Jewkes is one of South Africa’s foremost researchers on gender-based violence. She has worked with Stats SA in the past and has produced research on sexual assaults. Activist groups Sonke Gender Justice and Gender Links have made similar findings to Jewkes.
But exact statistics are difficult to determine because gender-based violence is severely under-reported to the police, a result in part of the low conviction rate for sexual predators.
According to Mbuyiselo Botha, Sonke’s media and government liaison officer, violence against black people has less to do with race than it does with poverty: impoverished women live in areas with a high prevalence of crime and where predators take advantage of unlit streets and a culture of silence.
There is nothing new about what Botha and Jewkes say, yet Stats SA seems to have conjured findings that state otherwise.
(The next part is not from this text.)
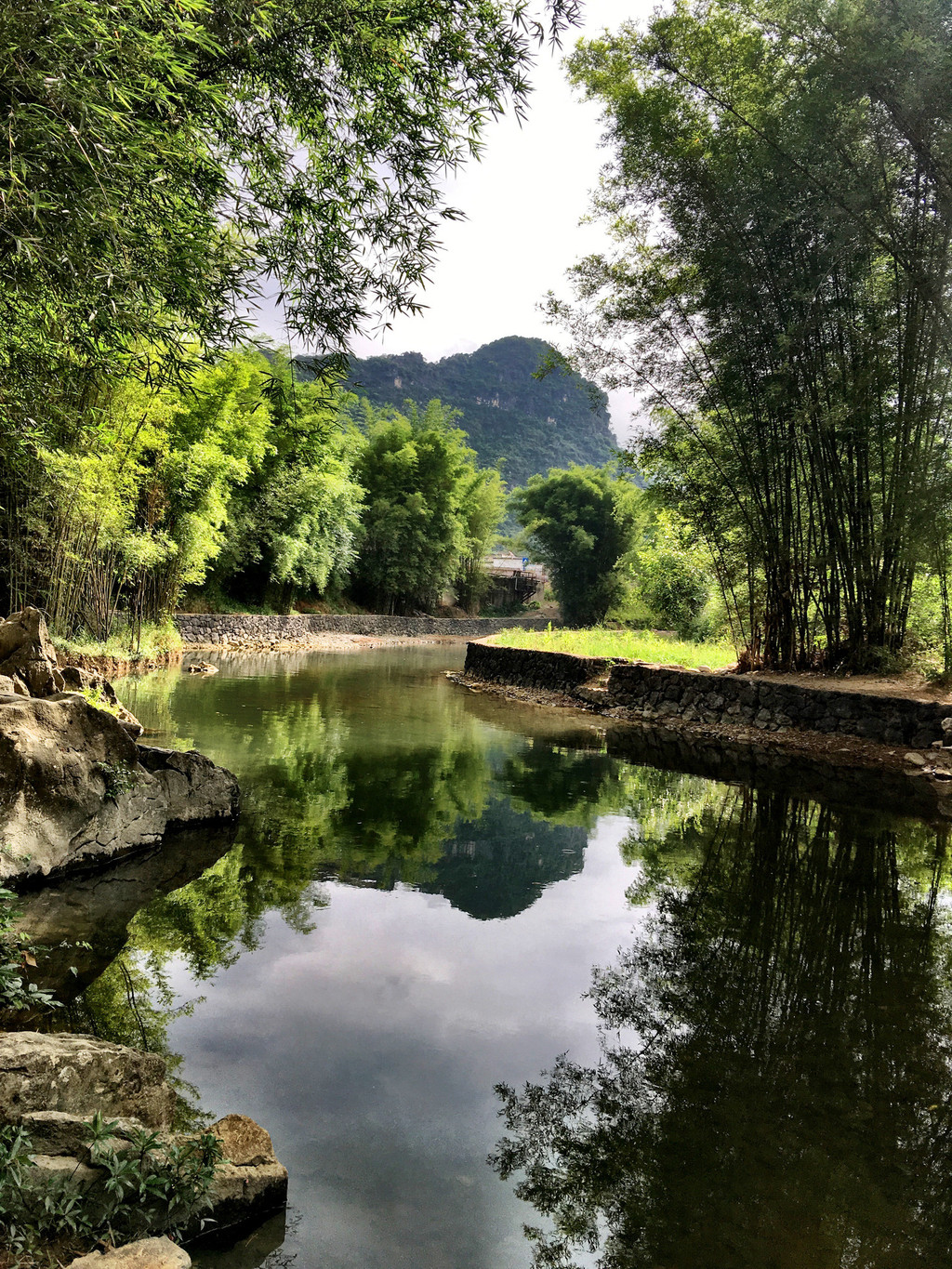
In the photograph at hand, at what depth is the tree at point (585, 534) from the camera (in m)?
30.9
Pali Lehohla, the statistician general at Stats SA, told the Mail & Guardian that the findings were based on police statistics and surveys conducted at 30 000 households in the country.
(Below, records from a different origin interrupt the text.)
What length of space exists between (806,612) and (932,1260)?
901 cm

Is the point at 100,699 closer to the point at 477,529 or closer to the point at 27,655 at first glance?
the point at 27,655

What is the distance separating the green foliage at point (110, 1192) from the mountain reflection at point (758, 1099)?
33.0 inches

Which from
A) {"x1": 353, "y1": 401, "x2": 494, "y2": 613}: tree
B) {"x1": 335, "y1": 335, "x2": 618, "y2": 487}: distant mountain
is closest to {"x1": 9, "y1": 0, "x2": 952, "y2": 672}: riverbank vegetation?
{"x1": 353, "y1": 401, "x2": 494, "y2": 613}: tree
Yet, as Jewkes says, police statistics indicate sexual violence against black people is more prevalent in South Africa than against white people.
Sexual assault against any person should be condemned, particularly in South Africa, where rape culture has become so deeply entrenched. In her book Rape: A South African Nightmare, Pumla Dineo Gqola writes on the historical context of rape in the country: how colonisers raped slaves in the Cape and the way in which white men were let off the hook for sex crimes against black women during apartheid, while black men were hanged for the same crimes against white women.
“I wish that I did not have to think about rape, that it was not so close to home, that I did not have to think about the many times I have felt the combination of rage and tenderness as they talked about how someone had raped them,” Gqola writes.
Violence against black women has become normalised in South Africa. We have read about victims such as Anene Booysen – the Bredasdorp teenager who was raped and disembowelled before she died – shouted our outrage and then gone back to our daily lives.
At the time, people asked: What was Booysen doing out late at night? What was she wearing? Had she been drinking? A white victim would face similar questions, and gender activists have long warned about the victim-blaming nature of these assumptions. Stats SA seems to have lost the memo on that, too.
“The results [of the survey] show that victims under the influence of alcohol or drugs played a role in most of the incidences of sexual offence that occurred in the street (63.9%),” the agency’s report says. Jewkes states that the statistic itself is unlikely and “definitely is a victim-blaming statement”.
Lehohla explained what Stats SA really meant. “Given that drugs and alcohol impact on how rational individuals are in their actions, that creates possibilities for such offences to be more pronounced where alcohol and drugs are involved,” he told the M&G.
Victims of sexual assault should not have their actions put under the microscope. It is this kind of assertion that maintains a legacy of rape culture in South Africa, that allows men to feel entitled to women’s bodies, because women are the ones who “provoke” them. Instead, the perpetrators – and the way they use women’s bodies to stoke their masculinity – should be blamed.
This should be told to Stats SA because it is this kind of research that helps nongovernmental organisations, other activist groups and the government determine where to direct their resources. If that goes wrong, how will a society that already protects sexual predators learn to do better?